### Dokumen Sumber
((

Itu karena kedua pemerintahan daerah menunjukkan kesan lemah dalam menyikapi keberadaan bangunan tembok yang diyakini warga melanggar ketentuan peraturan perundang-undangan.
Disebut melanggar, karena tembok berdiri di atas sungai, serta mengganggu pandangan pengemudi. Bangunan tembok yang panjangnya sekira 100 meter itu, posisinya berada di perbatasan Kota Siantar dan Kabupaten Simalungun.
Sebagian tembok ada di Sido Mulyo, Kelurahan Simarimbun, Kecamatan Siantar Marimbun, Kota Siantar. Bagian lainnya di Nagori (Desa) Rambung Manik, Kecamatan Sidamanik, Kabupaten Simalungun.
Keberadaan tembok sudah dikeluhkan warga lebih dari tiga tahun lalu. Protes warga sudah berulang disampaikan ke Pemko Siantar. Protes juga disampaikan ke Pemkab Simalungun. Begitu juga ke DPRD Siantar maupun DPRD Simalungun.
Aksi unjuk rasa, juga sudah dilakukan. Namun, pemerintah kedua daerah tak juga bertindak tegas, dengan merubuhkan tembok tersebut.
Padahal, surat peringatan ke tiga dari Dinas Pekerjaan Umum dan Penataan Ruang (PUPR) Kota Siantar, disebut sudah disampaikan kepada pemilik bangunan tembok, Tagor Manik. Surat peringatan ke tiga itu diterbitkan April 2020 yang lalu.
Pada peringatan ke tiga, Tagor Manik diultimatum Dinas PUPR Kota Siantar untuk membongkar tembok dalam tempo 7 kali 24 jam. Lalu, bila tidak dibongkar, maka aparatur Pemko Siantar yang akan membongkar. Hanya saja, ultimatum itu sudah 3 tahun berlalu.

))

### Cuplikan Baris Data
((

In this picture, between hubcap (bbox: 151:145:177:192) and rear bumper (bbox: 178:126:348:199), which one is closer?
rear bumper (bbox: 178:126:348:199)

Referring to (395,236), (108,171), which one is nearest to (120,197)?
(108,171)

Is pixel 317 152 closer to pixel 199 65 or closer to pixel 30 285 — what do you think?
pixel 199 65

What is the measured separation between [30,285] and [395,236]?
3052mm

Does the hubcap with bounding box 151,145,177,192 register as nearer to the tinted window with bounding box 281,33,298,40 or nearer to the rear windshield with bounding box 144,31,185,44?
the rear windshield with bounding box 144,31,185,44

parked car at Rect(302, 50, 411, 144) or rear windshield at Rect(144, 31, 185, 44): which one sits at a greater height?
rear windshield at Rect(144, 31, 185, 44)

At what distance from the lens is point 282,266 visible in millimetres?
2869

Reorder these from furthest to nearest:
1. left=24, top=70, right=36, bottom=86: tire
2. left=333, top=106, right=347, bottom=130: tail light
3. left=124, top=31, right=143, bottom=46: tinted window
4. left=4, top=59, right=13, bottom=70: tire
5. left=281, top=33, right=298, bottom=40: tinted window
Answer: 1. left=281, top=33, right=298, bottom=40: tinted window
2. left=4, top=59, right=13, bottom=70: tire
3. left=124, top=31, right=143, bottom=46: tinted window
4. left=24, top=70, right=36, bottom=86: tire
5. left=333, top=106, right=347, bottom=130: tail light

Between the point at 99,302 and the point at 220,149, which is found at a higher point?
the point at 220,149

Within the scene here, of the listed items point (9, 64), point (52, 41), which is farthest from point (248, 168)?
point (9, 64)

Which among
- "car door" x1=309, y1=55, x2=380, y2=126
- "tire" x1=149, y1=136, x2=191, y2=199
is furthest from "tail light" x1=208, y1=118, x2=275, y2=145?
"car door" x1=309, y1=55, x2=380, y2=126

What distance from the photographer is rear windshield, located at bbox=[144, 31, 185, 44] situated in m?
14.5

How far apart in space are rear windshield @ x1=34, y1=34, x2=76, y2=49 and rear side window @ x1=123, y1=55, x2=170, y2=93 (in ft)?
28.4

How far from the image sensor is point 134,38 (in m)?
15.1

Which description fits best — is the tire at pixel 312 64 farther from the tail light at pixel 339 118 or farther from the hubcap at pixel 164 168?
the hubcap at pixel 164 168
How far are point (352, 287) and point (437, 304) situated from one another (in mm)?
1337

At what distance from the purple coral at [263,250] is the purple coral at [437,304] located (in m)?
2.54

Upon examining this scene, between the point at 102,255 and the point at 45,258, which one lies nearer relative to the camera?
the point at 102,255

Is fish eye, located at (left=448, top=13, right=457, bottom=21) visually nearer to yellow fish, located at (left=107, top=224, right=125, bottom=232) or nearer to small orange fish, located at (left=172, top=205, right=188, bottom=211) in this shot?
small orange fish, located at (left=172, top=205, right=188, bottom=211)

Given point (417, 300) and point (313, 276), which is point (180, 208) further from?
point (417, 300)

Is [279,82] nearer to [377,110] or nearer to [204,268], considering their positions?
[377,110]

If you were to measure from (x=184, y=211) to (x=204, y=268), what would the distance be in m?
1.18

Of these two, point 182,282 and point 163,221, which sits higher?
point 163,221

))

### Soal Tugas 1
Ketik ulang seluruh dokumen sumber tanpa mengubah satu karakter pun.
### Soal Tugas 2
Sebutkan jumlah baris data yang memuat string "orange", dengan membedakan huruf besar dan kecil. Jawab hanya dengan angka.
Dokumen sumber dan baris data diambil dari sumber yang berlainan.

### Hasil Latihan 1
Itu karena kedua pemerintahan daerah menunjukkan kesan lemah dalam menyikapi keberadaan bangunan tembok yang diyakini warga melanggar ketentuan peraturan perundang-undangan.
Disebut melanggar, karena tembok berdiri di atas sungai, serta mengganggu pandangan pengemudi. Bangunan tembok yang panjangnya sekira 100 meter itu, posisinya berada di perbatasan Kota Siantar dan Kabupaten Simalungun.
Sebagian tembok ada di Sido Mulyo, Kelurahan Simarimbun, Kecamatan Siantar Marimbun, Kota Siantar. Bagian lainnya di Nagori (Desa) Rambung Manik, Kecamatan Sidamanik, Kabupaten Simalungun.
Keberadaan tembok sudah dikeluhkan warga lebih dari tiga tahun lalu. Protes warga sudah berulang disampaikan ke Pemko Siantar. Protes juga disampaikan ke Pemkab Simalungun. Begitu juga ke DPRD Siantar maupun DPRD Simalungun.
Aksi unjuk rasa, juga sudah dilakukan. Namun, pemerintah kedua daerah tak juga bertindak tegas, dengan merubuhkan tembok tersebut.
Padahal, surat peringatan ke tiga dari Dinas Pekerjaan Umum dan Penataan Ruang (PUPR) Kota Siantar, disebut sudah disampaikan kepada pemilik bangunan tembok, Tagor Manik. Surat peringatan ke tiga itu diterbitkan April 2020 yang lalu.
Pada peringatan ke tiga, Tagor Manik diultimatum Dinas PUPR Kota Siantar untuk membongkar tembok dalam tempo 7 kali 24 jam. Lalu, bila tidak dibongkar, maka aparatur Pemko Siantar yang akan membongkar. Hanya saja, ultimatum itu sudah 3 tahun berlalu.

### Hasil Latihan 2
2